In a survey, the social media and recruiting company CareerArc, surveyed 1054 respondents including 616 employers and 438 job seekers. Results showed
a. 61% job seekers visit the company’s online profiles first before applying and this number has steadily been increasing since 2015.
b. 1 out of 3 job seekers had shared at least one negative review of a previous or prospective employee and that 66% of job seekers who have written a negative review are likely to share it across different social media platforms as compared to someone who confides only in a friend or two.
The impression that people get from interacting with your company as a candidate/ prospective employee can have a great impact on your business. The current job market is candidate driven and the Internet has given everyone a ‘Loudspeaker’ of their own. If you want to hear that make the right kind of noise for you, here is what you need to do. But first things first.

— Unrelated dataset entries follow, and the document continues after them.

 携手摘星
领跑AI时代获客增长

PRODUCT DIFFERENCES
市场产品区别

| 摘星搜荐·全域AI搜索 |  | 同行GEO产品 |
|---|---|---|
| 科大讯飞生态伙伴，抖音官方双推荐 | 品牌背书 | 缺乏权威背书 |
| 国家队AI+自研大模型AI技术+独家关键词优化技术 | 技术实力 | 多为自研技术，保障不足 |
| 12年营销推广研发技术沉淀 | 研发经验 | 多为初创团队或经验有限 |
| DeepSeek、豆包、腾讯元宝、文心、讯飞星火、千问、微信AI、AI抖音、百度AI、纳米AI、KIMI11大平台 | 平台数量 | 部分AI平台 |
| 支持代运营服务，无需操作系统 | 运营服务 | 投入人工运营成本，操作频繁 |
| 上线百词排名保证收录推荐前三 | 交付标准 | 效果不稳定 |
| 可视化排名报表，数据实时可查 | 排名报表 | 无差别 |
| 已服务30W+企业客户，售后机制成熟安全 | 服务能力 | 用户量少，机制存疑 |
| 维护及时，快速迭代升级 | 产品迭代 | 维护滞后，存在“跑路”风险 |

So, what is this candidate experience that the recruiting world is going on endlessly about? Candidate experience by definition is the candidate’s overall perception of the company’s recruiting process. The candidate here is not just the Current prospect but also past candidates and potential future candidates. The perceptions will arise from- behaviour, feelings and attitudes, all from the people that he/ she has met with during the recruitment process.
Why should you care about it?
A negative candidate experience will make the candidate reject your offer, he might never again apply for another job at your company and discourage others from doing so as well. Unhappy candidates might even boycott your company’s products.
A positive candidate experience however can help your company reap long term benefits (read bigger and stronger talent pool, improved employer brand) regardless of the fact whether or not the candidate was hired.
How to improve the candidate experience?
- Respond to the candidate: The hiring team should make sure that they close the loop with every person who has applied. Today technology is of great help in this area helping the employers to create standardised responses with an option to personalise it so that the candidates aren’t left hanging in mid-air.
- Job description: It is best to keep the job descriptions easy and jargon free. Try to stay away from stereotypes and use suspicious sounding words like “passionate” or “guru” in the ad. Also understand that a job description with an endless list of must-have qualities is a put off. Make sure you list the must-haves separately from your wishful list so as not to confuse the candidate.
- Educate the candidate: The Cheesecake Factory once in testimonial videos asked its employees to finish the sentence The Cheesecake Factory is a great place to……… They got varied responses ranging from ‘It cares about me’ to ‘cheesecake in my veins’.
Videos are a great way to teach a candidate about the company, the work culture, the department he/ she has applied to or share details about the advertised post. It can also help to demystify the hiring process of your company. They help in educating the job seeker about what to expect during the process.